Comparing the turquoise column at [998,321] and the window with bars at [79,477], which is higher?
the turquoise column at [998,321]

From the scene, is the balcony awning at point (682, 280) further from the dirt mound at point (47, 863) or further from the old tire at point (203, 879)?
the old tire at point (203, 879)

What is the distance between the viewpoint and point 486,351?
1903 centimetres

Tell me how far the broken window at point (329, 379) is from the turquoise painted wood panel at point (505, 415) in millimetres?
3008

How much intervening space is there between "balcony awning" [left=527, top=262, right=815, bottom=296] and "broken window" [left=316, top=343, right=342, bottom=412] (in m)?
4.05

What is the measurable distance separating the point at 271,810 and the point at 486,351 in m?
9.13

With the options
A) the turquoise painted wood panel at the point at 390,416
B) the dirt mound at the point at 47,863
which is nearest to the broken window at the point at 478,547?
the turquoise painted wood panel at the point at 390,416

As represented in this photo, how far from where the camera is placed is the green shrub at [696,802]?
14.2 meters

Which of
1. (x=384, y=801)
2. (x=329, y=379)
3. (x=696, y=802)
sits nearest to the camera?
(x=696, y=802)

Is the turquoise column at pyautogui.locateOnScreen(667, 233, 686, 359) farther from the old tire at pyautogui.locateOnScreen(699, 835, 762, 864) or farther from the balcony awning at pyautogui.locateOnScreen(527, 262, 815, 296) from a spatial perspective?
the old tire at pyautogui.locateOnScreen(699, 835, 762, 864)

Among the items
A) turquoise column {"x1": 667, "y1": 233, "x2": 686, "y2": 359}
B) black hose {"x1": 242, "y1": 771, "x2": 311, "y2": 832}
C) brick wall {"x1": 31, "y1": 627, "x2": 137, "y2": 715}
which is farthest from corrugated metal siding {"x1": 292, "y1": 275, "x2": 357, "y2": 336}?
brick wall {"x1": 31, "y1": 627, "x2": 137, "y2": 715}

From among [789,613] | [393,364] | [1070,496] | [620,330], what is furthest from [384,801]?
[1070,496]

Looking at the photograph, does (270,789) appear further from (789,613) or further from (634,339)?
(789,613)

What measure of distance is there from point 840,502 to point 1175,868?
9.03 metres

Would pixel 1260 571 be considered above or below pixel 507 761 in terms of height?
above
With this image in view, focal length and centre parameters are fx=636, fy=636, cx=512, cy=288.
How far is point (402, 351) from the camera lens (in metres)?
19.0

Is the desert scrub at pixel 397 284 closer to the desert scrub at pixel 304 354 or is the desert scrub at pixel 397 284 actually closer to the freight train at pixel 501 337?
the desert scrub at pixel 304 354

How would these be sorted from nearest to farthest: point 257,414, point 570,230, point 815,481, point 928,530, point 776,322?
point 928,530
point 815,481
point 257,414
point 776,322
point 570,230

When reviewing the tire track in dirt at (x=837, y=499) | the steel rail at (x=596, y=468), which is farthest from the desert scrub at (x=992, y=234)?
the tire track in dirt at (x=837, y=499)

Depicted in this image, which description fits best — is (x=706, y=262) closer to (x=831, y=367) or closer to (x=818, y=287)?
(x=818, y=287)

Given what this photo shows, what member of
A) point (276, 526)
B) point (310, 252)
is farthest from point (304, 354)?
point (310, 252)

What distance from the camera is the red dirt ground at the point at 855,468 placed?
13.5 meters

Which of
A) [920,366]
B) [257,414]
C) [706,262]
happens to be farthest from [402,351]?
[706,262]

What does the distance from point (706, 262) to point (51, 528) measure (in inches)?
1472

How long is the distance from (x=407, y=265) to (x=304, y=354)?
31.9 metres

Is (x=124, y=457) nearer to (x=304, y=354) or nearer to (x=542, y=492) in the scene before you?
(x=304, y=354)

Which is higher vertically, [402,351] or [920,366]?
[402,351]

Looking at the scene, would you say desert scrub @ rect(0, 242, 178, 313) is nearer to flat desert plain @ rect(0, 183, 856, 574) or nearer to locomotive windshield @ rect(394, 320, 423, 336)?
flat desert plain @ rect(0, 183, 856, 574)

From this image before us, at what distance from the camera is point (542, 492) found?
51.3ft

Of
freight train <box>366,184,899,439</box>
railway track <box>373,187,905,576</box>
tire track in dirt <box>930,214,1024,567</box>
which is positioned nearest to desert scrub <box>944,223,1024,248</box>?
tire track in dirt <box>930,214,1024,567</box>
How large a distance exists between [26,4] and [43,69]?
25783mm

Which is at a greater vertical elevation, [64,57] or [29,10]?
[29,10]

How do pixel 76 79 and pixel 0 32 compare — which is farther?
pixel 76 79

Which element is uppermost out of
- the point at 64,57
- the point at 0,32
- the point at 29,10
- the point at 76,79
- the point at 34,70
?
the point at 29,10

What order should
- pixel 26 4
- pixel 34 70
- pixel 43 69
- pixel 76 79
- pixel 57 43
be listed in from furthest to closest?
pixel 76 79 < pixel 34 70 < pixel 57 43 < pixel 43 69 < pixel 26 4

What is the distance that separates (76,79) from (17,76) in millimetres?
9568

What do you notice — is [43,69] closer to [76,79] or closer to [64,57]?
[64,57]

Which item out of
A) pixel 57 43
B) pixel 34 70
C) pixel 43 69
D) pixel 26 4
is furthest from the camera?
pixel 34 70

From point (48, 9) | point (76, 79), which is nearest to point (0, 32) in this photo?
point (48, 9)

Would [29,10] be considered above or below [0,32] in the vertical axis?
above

● **WRITTEN TASK**: Copy out in full every line of the rows above that contains the word "below".

● **PROBLEM SOLUTION**:
Would pixel 1260 571 be considered above or below pixel 507 761 in terms of height?
Would [29,10] be considered above or below [0,32] in the vertical axis?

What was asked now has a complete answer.